Como se sabe, por mandato de ley el presidente debe presentar al inicio del sexenio un documento que contenga las líneas generales que su gobierno se propone seguir en materia de desarrollo. Se trata de una obligación que nunca tuvo gran sentido por al menos dos razones. La primera fue que el sistema autoritario simplemente no permitía que alguien pudiera llamar a cuentas al todopoderoso presidente si éste decidía ignorar o contradecir el documento que él mismo había elaborado según sus fobias y preferencias. La segunda es que la idea de un plan global se introdujo en la constitución como un instrumento más para dar fuerza a otro precepto constitucional de mayor envergadura. El artículo 25 dice terminante: “corresponde al Estado la rectoría del desarrollo nacional”. Sin embargo, el Estado mexicano en la época del neoliberalismo simplemente no tiene capacidad ni voluntad para ejercer esa rectoría; la realidad nos lo dice todos los días. Por ejemplo, disminuye el ritmo de crecimiento de la economía norteamericana y de inmediato se anuncia que el PIB mexicano no crecerá al 7% prometido por la nueva dirigencia sino a un magro 2% o menos. Un enorme banco norteamericano asociado a acciones ilegales en América Latina –Citicorp-- anuncia que se propone adquirir el control del que fuera el banco más grande de México –Banamex-- y el presidente aplaude con entusiasmo; si alguna vez el gobierno tiene que enfrentarse a la banca, simplemente le será imposible. Los exportadores de León le piden al presidente disminuir la sobrevaluación del peso y el gobierno se declara impotente. En suma ¿cuál rectoría? ¿qué planificación es posible con un Estado débil y cuando en el ámbito internacional la idea misma de la planificación ha caído en el descrédito para ser sustituida por otra mucho más vieja y según la cual la asignación más eficiente de los recursos la hacen las fuerzas del mercado, el orden espontáneo.

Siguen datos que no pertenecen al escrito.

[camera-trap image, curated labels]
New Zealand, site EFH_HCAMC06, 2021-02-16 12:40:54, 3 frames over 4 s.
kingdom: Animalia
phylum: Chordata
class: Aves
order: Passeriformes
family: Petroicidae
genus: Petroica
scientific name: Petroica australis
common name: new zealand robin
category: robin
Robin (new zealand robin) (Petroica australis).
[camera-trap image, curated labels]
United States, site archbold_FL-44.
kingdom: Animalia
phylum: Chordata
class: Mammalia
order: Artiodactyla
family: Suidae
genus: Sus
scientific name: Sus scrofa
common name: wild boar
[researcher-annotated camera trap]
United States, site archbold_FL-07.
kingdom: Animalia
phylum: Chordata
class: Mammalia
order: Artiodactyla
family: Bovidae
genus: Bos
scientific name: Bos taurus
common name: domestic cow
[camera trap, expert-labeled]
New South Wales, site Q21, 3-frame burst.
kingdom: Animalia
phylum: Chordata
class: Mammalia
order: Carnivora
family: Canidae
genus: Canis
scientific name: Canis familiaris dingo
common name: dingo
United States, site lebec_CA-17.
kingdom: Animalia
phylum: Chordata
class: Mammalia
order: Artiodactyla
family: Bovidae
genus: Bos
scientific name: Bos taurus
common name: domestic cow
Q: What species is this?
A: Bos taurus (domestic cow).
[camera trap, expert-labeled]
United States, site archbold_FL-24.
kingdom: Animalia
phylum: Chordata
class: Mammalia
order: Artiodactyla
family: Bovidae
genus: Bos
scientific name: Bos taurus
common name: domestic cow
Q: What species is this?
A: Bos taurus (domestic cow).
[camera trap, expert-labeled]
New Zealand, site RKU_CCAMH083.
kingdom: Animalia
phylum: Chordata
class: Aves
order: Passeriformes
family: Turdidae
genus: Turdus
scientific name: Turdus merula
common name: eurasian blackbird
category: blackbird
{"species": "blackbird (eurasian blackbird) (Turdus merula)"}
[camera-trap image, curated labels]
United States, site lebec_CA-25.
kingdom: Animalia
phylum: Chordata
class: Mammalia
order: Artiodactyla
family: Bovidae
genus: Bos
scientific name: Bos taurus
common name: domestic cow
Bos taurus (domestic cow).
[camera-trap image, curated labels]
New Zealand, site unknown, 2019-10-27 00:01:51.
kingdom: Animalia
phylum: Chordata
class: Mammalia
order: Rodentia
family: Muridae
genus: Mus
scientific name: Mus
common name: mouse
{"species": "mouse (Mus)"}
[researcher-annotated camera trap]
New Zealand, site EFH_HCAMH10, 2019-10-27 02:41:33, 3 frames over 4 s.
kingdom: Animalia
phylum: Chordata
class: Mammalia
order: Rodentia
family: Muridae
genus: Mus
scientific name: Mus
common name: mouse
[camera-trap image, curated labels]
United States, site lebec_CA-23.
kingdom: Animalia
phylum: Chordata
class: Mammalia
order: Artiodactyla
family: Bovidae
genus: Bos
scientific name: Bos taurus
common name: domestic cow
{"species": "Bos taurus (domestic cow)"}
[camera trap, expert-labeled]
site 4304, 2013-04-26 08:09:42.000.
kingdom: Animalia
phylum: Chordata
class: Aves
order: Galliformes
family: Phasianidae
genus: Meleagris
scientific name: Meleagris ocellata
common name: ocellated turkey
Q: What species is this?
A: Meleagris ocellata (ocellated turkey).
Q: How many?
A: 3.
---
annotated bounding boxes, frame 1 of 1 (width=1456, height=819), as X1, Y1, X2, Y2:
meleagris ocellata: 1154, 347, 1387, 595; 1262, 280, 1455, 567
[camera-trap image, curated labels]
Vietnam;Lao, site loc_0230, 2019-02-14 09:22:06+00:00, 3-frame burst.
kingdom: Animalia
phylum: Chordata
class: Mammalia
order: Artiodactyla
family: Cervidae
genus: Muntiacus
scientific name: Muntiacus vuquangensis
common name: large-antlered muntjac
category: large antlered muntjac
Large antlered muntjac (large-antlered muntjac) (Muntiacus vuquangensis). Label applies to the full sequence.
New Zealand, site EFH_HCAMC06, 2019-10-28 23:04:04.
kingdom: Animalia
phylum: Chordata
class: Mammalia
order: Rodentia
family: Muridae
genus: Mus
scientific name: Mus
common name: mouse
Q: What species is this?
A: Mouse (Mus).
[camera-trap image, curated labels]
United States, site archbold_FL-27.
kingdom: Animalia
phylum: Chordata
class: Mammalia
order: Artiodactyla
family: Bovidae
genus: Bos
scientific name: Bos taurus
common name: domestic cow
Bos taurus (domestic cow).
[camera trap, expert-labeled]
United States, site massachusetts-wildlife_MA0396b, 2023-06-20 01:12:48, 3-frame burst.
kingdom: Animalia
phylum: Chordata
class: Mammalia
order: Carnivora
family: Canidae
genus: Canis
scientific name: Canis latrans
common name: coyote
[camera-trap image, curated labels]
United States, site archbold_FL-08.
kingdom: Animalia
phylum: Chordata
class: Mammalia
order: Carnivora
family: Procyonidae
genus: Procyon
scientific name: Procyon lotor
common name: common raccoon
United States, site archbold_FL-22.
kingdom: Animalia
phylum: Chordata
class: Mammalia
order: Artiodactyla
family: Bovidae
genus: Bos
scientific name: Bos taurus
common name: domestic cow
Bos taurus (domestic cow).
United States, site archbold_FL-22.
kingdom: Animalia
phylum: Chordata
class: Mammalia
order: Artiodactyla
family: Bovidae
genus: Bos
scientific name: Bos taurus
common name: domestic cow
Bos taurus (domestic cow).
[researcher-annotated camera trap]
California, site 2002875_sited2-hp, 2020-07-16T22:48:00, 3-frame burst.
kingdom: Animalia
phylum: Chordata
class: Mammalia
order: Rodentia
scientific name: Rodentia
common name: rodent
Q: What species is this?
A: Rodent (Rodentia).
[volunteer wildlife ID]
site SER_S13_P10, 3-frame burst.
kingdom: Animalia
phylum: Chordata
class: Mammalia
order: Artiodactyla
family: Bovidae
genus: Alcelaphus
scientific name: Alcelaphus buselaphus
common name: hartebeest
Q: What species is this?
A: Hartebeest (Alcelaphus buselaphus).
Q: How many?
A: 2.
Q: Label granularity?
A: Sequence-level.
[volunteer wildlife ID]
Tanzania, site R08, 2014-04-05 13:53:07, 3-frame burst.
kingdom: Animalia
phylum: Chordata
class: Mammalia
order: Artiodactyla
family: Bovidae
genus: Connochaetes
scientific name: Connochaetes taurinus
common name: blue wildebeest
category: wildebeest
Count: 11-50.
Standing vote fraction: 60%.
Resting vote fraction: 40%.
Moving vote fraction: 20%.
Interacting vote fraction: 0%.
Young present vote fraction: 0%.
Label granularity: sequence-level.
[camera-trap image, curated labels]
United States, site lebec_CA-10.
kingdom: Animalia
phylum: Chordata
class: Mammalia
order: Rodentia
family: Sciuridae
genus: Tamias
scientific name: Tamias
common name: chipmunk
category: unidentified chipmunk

No obstante la mala fama de la planificación, un equipo político con buen olfato hubiera podido hacer de una necesidad –presentar un PND más-- una gran virtud. Con visión y sentido históricos, el presidente Fox podría haber usado la coyuntura para dejar una marca, un punto de referencia ideológico e incluso filosófico, que explicara tanto las causas sustantivas de la caída del viejo régimen –el antidemocrático-- como la forma concreta como se propone anclar el gran proyecto democrático para el siglo XXI.
Ironías.- No deja de ser irónico que en un país donde han abundado los planes, en la práctica la planeación no haya sido nunca el fuerte del gobierno mexicano. Incluso cuando reinaba la estabilidad política y económica, cuando la planificación no había caído enteramente en el desprestigio y cuando la clase política mexicana mantenía su vocación estatista, los planes no sirvieron de gran cosa. Y quien lo dude no tiene que ir más lejos que al libro de Robert J. Shafer: Mexico. Mutual Adjustment Planning (1966). Sólo el tiempo dirá la última palabra sobre el PND presentado el pasado 29 de mayo, pero a juzgar por su recepción, su destino no pareciera ser promisorio.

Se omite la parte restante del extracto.